Please update these lines so that every "Online" becomes "Internet", with nothing else altered. Leave the pictures out of your answer.
[Entries provided Boundary: Start]
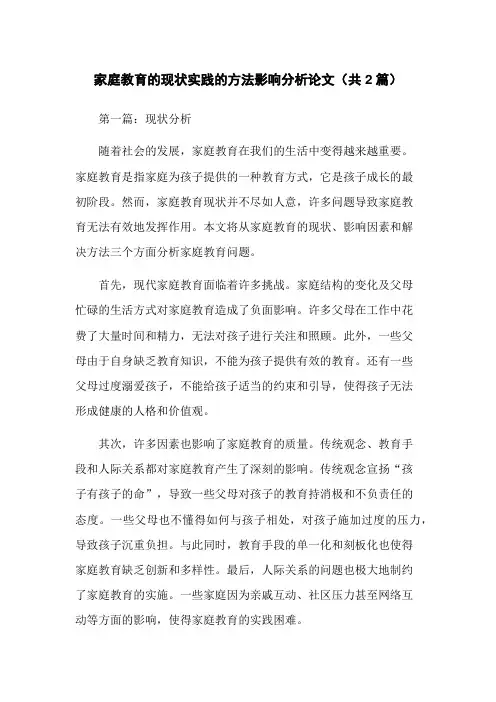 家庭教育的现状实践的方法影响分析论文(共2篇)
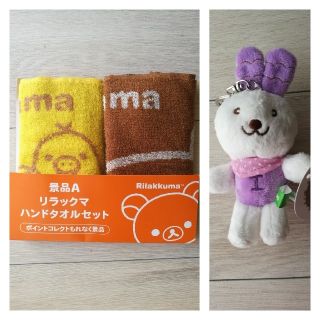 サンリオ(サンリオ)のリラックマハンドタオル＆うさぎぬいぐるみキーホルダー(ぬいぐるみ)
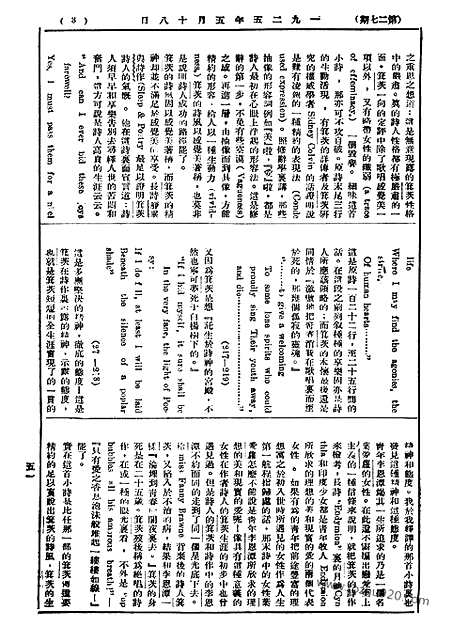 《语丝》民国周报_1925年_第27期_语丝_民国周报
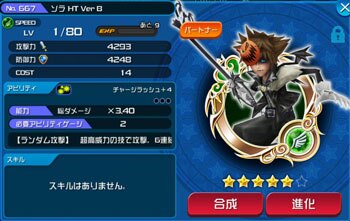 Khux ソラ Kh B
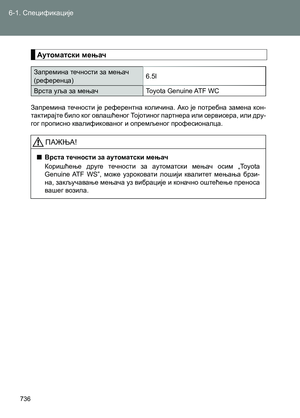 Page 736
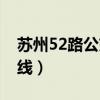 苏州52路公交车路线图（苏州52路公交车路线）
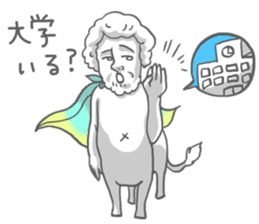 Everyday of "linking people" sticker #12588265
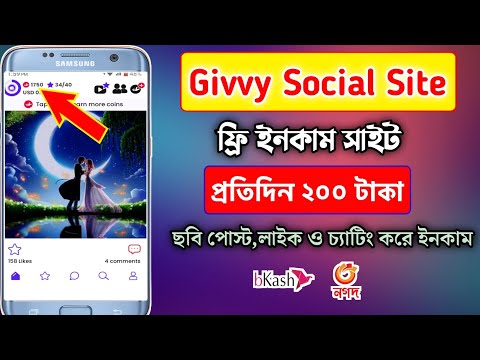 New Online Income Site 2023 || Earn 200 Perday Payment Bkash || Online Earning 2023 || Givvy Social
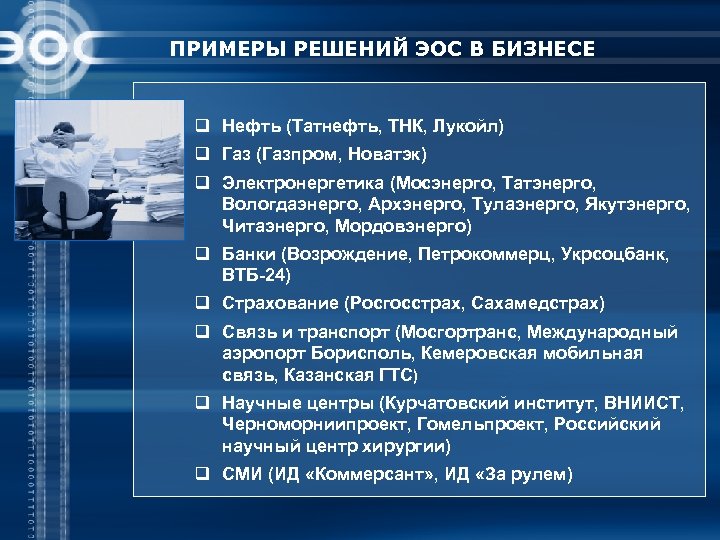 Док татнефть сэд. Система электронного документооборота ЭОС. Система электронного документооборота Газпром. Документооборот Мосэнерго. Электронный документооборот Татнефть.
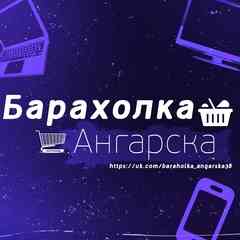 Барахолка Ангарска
[Entries provided Boundary: End]
### Written reply
 家庭教育的现状实践的方法影响分析论文(共2篇)
 サンリオ(サンリオ)のリラックマハンドタオル＆うさぎぬいぐるみキーホルダー(ぬいぐるみ)
 《语丝》民国周报_1925年_第27期_语丝_民国周报
 Khux ソラ Kh B
 Page 736
 苏州52路公交车路线图（苏州52路公交车路线）
 Everyday of "linking people" sticker #12588265
 New Internet Income Site 2023 || Earn 200 Perday Payment Bkash || Internet Earning 2023 || Givvy Social
 Док татнефть сэд. Система электронного документооборота ЭОС. Система электронного документооборота Газпром. Документооборот Мосэнерго. Электронный документооборот Татнефть.
 Барахолка Ангарска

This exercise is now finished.